Seluruh lantai paviliun retak hebat. Gelombang kejut gravitasi membuat semua pengawal jatuh berlutut, tak mampu menahan berat tubuh mereka sendiri seolah-olah dipaksa oleh beban gunung. Inilah kekuatan yang ia pelajari di Jawa—kekuatan untuk menundukkan tanpa harus membantai.
Lin Feng berjalan perlahan melewati para pengawal yang tak berdaya menuju Wei Zhong. Sang kasim agung itu kini tersudut di singgasananya, wajahnya pucat pasi.
"Kau... kau menggunakan ilmu hitam dari selatan!" teriak Wei Zhong histeris.
"Ini bukan ilmu hitam, Wei Zhong. Ini adalah kekuatan dari tanah yang tidak bisa kau beli dengan emas," ucap Lin Feng dingin. "Surat di tanganmu itu adalah tiket menuju liang lahatmu sendiri."
Tepat saat itu, serombongan pasukan berpakaian kuning keemasan—Pengawal Pribadi Kaisar—masuk ke ruangan dipimpin oleh seorang Jenderal Tua yang jujur. Rupanya, Lin Feng telah lebih dulu mengirimkan bukti-bukti suap Ra Tanca kepada sang Jenderal sebelum ia masuk ke sana.

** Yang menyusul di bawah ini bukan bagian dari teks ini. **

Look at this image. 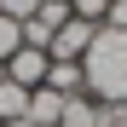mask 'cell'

"Kasim Wei Zhong!" gertak sang Jenderal. "Atas perintah Kaisar, kau ditahan atas tuduhan pengkhianatan dan manipulasi hubungan antarnegara!"
Wei Zhong terduduk lemas. Kekuasaan yang ia bangun selama puluhan tahun runtuh hanya dalam satu malam oleh seorang pemuda yang ia anggap remeh.
Lin Feng menyarungkan kembali Pedang Naga Bumi. Ia menatap ke luar jendela, ke arah langit malam. Di sana, ia seolah melihat senyum Ki Ageng Bang Wetan dan tawa Joko di kejauhan. Tugasnya telah usai. Keadilan telah kembali pada tempatnya, baik di tanah Jawa maupun di tanah leluhurnya.